Indigenous Peoples and Treaties
Vegreville is located on the traditional territory of the Siksikaitsitapi (Blackfoot Confederacy), Stoney Nakoda, Cree, Saulteaux (see Anishinaabe), Métis and Dene peoples. The area is covered by Treaty 6, signed in 1876.
In 1894, French Canadian settlers arrived in the Vegreville area. They established a post office and hamlet on Birch Creek. The hamlet was named to honour the western Canadian career of Father Valentin Vegreville, a Roman Catholic Oblate missionary. Immigration from the United States, Eastern Canada and Europe followed.
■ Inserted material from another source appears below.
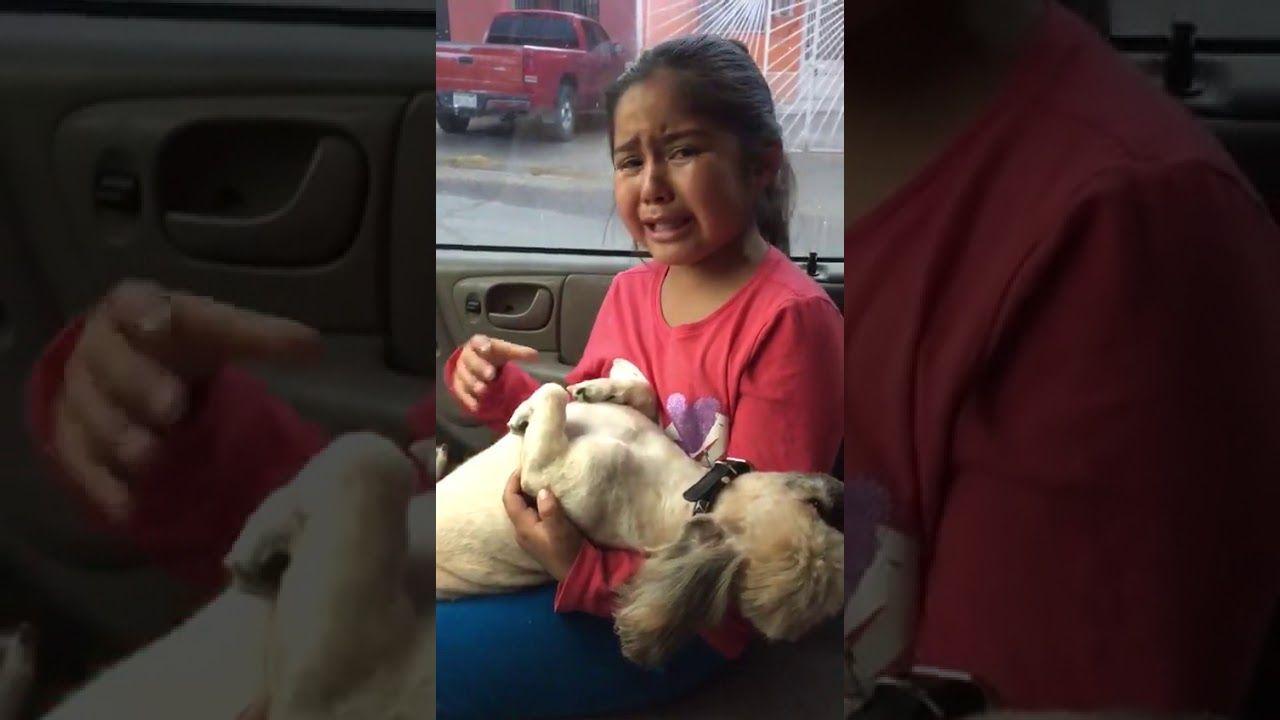 La nena que llora desconsolada por el corte de pelo de su perro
The prairie provinces, including the Vegreville area, were also the destination for the first major wave of Ukrainian immigrants to Canada, between 1891 and 1914.Today, just over 35 per cent of Vegreville residents cite Ukrainian as an ethnic origin, according to the 2016 census.
The Canadian Northern Railway arrived in 1905. Vegreville moved immediately to the new railway townsite, some 8 km to the northeast.
Vegreville’s French and Ukrainian heritage are noticeable in distinctive churches, schools, community halls and residential clusters. The Ukrainian Pysanka Festival is an annual tradition, and the town boasts a giant pysanka (Easter egg), unveiled in 1978.